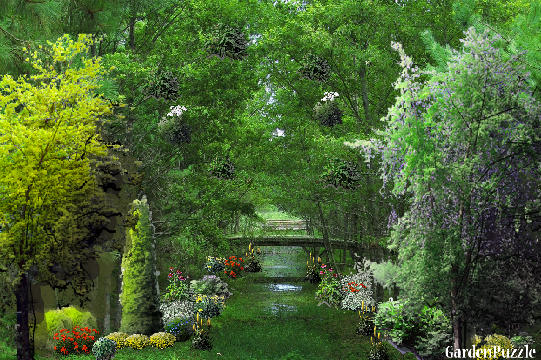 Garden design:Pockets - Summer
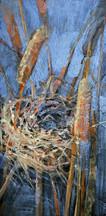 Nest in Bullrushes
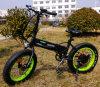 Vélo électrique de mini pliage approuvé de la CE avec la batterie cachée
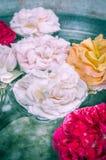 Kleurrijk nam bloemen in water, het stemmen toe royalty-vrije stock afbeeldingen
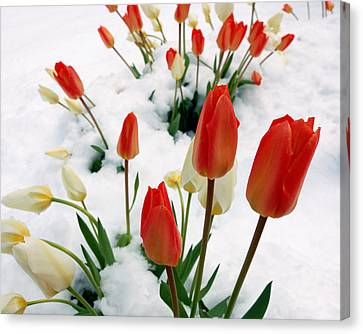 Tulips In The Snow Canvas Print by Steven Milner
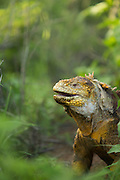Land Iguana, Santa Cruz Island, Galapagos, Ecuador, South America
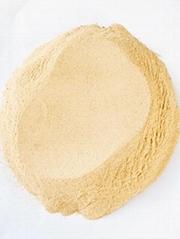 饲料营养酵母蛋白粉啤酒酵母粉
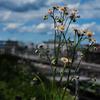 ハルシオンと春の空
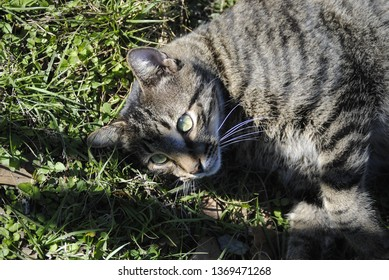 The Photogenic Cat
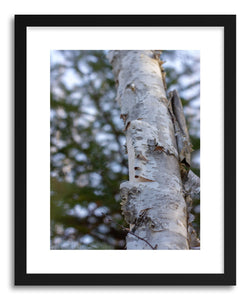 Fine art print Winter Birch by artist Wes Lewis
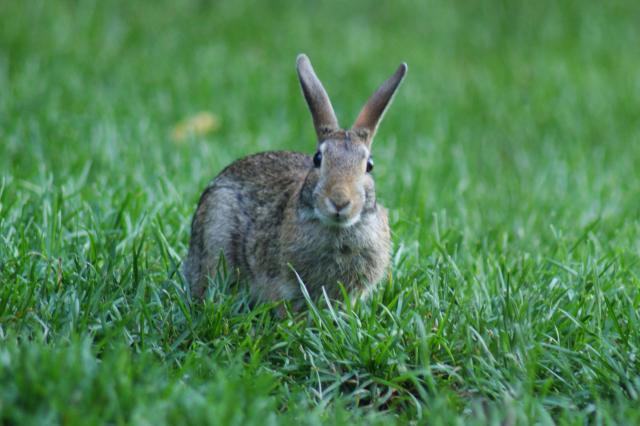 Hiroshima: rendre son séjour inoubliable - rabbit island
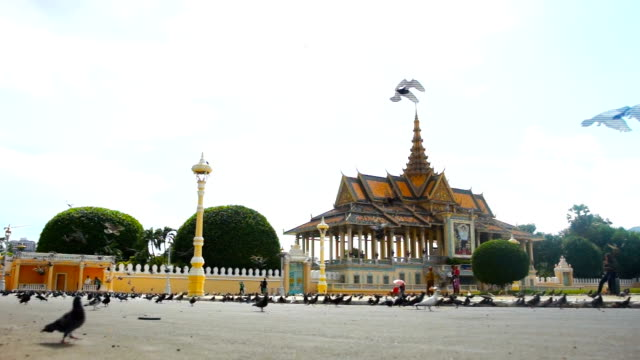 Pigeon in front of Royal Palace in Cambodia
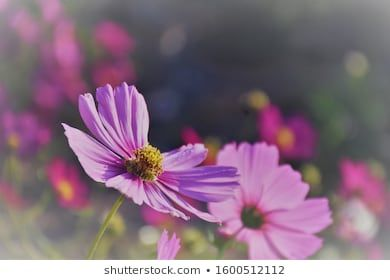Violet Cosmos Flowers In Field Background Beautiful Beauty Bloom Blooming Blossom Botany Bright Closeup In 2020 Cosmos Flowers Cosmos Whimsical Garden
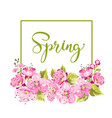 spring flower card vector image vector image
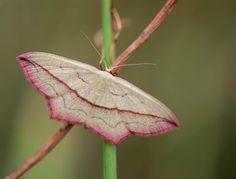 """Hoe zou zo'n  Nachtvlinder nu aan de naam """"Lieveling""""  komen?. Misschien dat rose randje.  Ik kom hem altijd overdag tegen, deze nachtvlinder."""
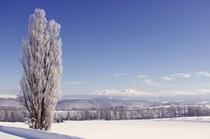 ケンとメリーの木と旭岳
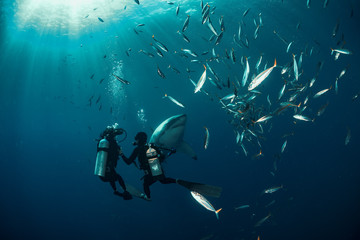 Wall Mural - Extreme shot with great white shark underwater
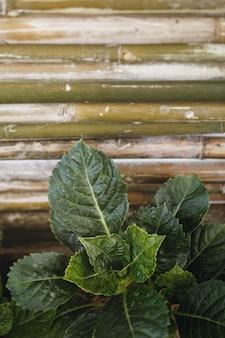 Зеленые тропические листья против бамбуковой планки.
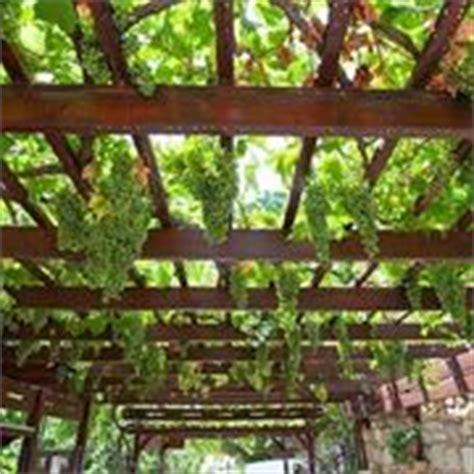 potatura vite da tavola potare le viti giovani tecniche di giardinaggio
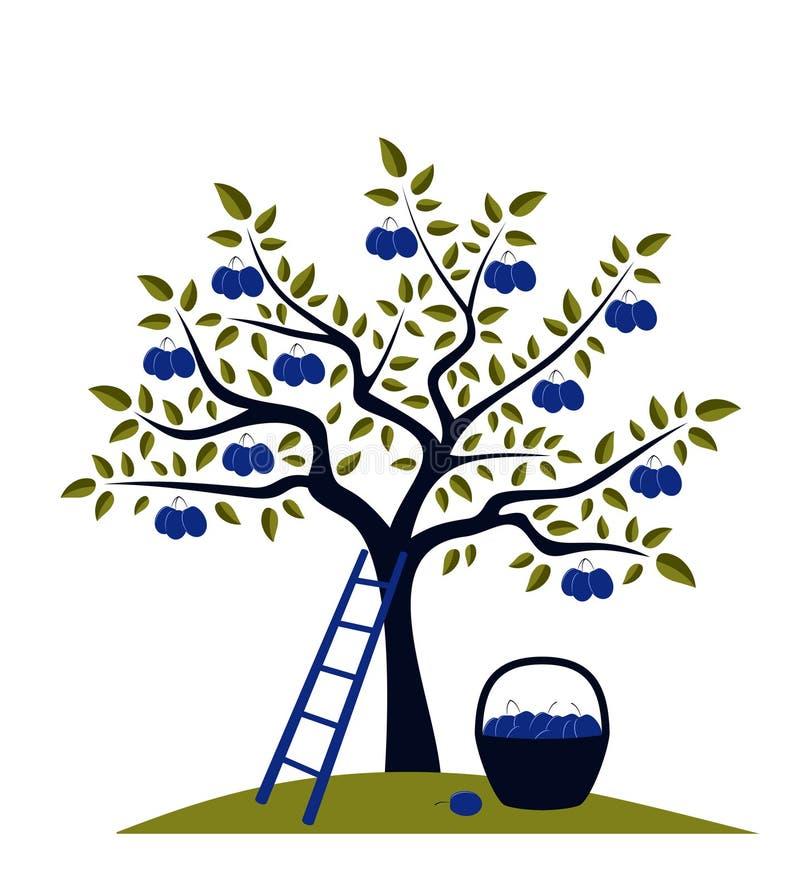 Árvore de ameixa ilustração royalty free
__________
Working from the data above, repeat exactly, and only, the lines that begin at the line containing "Pigeon in front of Royal Palace in Cambodia" and stop after the line containing "spring flower card vector image vector image"; pictures are not copied.

### RESULT BELOW:
 Pigeon in front of Royal Palace in Cambodia
Violet Cosmos Flowers In Field Background Beautiful Beauty Bloom Blooming Blossom Botany Bright Closeup In 2020 Cosmos Flowers Cosmos Whimsical Garden
 spring flower card vector image vector image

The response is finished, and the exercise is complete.